This code below creates an intelligent AI agent using the Memorizz library that combines GPT-4's language capabilities with semantic caching for enhanced performance and cost efficiency. 

The `MemAgent` is initialized with OpenAI's GPT-4 model as its core language processor, connected to a persistent memory provider (likely MongoDB) for storing cached responses, and configured with a specific instruction that defines its personality as a concise, helpful assistant. 

Most importantly, the agent has semantic caching enabled (`semantic_cache=True`) with custom configuration settings (`semantic_cache_config`), which means it can intelligently recognize when new user queries are semantically similar to previously answered questions and return cached responses instantly instead of making expensive API calls to GPT-4, resulting in faster response times, reduced costs, and consistent answers for similar queries even when phrased differently.

In [None]:
from memorizz.memagent import MemAgent
from memorizz.llms.openai import OpenAI
# Create agent with semantic cache enabled
local_scoped_agent = MemAgent(
    model=OpenAI(model="gpt-4"),
    memory_provider=memory_provider,
    instruction="You are a helpful assistant that answers questions concisely.",
    semantic_cache=True,  # Enable semantic cache
    semantic_cache_config=semantic_cache_config
)

Don't forget to save the agent before running the code below

In [None]:
local_scoped_agent.save()

## Step 3: Testing Semantic Cache




### First LLM Call (Cache Miss)

This code below demonstrates the semantic cache workflow in action by testing how the agent handles a fresh query that hasn't been cached before. 

The code uses agent.run() to ask "What is the capital of United Kingdom?" for the first time, which will result in a cache miss since no similar question has been asked previously, forcing the agent to make an actual API call to GPT-4 to generate the response, and then automatically store both the query and the GPT-4 response (along with the query's vector embedding) in the semantic cache for future use. 

The printed output will show the actual response from GPT-4, and behind the scenes, this interaction creates a new cache entry that will enable faster responses for semantically similar questions like "What's the UK's capital?" or "Tell me the capital city of Britain" in subsequent queries.

In [None]:
  # Test the REAL semantic cache workflow
print("🧪 Testing semantic cache with agent.run():")

# First query - will call LLM and cache response
print("\n1. First query (will call LLM):")
response1 = local_scoped_agent.run("What is the capital of United Kingdom?")
print(f"Response: {response1}")

### Second LLM Call (Cache Hit)

This code below demonstrates the power of semantic caching by asking a semantically similar question to the one previously cached, showing how the agent can intelligently recognize that "Tell me the capital city of United Kingdom" is essentially the same question as the earlier "What is the capital of United Kingdom?" despite different phrasing.

# GIVEN ENTRIES:
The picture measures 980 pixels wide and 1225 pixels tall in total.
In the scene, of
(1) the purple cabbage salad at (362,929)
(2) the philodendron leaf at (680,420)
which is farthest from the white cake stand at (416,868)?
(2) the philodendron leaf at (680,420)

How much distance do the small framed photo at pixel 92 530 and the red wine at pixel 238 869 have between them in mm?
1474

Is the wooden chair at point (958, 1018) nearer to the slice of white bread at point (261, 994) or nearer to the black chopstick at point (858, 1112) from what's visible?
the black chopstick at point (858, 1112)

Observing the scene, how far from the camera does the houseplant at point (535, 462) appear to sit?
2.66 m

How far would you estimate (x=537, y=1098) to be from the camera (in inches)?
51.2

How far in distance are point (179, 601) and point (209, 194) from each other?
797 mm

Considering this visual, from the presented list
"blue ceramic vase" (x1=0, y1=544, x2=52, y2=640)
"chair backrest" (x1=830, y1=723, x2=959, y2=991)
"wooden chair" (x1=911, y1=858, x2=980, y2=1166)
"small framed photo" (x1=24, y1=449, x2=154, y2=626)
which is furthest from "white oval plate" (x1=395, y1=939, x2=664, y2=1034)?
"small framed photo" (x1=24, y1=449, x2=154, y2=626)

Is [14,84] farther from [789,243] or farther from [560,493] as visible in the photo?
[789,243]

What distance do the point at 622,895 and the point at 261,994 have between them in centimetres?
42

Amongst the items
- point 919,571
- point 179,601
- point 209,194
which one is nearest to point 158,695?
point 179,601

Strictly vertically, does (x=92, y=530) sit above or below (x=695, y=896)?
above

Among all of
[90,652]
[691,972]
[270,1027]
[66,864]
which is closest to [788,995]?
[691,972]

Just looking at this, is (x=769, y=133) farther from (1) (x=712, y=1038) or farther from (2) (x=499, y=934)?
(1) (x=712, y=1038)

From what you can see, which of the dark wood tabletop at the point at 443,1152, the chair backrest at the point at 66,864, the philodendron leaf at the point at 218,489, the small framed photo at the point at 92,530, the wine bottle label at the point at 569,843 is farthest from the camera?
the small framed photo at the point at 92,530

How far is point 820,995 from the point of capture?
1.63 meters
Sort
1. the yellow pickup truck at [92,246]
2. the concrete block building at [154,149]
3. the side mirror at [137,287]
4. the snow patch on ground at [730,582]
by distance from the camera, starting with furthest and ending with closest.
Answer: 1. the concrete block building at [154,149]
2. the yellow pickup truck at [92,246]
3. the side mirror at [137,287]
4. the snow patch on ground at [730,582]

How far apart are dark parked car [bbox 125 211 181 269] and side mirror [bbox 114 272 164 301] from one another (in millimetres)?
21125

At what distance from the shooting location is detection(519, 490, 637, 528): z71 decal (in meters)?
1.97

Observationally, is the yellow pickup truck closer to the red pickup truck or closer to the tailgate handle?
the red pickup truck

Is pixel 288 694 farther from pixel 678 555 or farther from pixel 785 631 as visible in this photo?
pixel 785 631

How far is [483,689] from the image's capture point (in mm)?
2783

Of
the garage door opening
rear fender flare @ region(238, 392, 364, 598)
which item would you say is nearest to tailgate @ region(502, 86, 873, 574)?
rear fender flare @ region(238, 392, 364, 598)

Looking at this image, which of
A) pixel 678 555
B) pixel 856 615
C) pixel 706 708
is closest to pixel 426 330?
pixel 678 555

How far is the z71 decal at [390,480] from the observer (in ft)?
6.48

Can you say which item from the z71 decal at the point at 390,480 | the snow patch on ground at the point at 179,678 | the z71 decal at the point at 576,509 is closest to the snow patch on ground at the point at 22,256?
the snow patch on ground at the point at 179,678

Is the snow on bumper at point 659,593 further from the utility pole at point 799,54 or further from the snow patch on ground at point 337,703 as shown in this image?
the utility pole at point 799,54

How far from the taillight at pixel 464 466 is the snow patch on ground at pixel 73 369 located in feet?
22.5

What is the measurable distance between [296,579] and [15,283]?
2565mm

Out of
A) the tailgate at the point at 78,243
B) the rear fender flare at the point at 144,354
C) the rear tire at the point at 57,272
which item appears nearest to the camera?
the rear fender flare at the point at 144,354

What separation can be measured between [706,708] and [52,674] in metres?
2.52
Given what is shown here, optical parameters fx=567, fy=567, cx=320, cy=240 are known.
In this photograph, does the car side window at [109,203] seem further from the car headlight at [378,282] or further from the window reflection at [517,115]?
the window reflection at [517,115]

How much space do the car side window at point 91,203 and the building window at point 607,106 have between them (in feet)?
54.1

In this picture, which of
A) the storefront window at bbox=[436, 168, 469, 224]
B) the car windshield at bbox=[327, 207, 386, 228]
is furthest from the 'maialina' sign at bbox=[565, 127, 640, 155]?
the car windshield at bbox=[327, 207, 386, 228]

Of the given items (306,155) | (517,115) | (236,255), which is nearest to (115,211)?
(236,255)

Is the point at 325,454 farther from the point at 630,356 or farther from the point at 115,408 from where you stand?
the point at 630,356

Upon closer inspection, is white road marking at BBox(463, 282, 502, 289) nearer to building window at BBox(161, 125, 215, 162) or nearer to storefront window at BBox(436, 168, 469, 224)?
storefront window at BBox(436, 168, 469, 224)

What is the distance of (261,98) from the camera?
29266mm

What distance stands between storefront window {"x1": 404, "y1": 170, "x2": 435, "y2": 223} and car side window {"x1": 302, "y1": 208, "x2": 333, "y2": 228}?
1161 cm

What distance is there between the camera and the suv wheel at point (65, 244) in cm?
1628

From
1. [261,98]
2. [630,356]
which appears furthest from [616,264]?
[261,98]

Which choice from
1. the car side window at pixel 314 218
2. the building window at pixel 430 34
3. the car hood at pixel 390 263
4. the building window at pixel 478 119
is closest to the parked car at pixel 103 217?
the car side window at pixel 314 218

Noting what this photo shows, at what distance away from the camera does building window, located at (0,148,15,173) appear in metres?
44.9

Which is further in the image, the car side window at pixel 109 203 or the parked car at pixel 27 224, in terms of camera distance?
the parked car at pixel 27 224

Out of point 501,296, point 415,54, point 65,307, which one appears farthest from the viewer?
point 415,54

# GOAL OF THE EXERCISE:
According to the semantic caching text, which model does the `MemAgent` use as its core language processor? The records are separate material and have no connection to the semantic caching text.

# ANSWER TO THE PROBLEM:
OpenAI's GPT-4 model.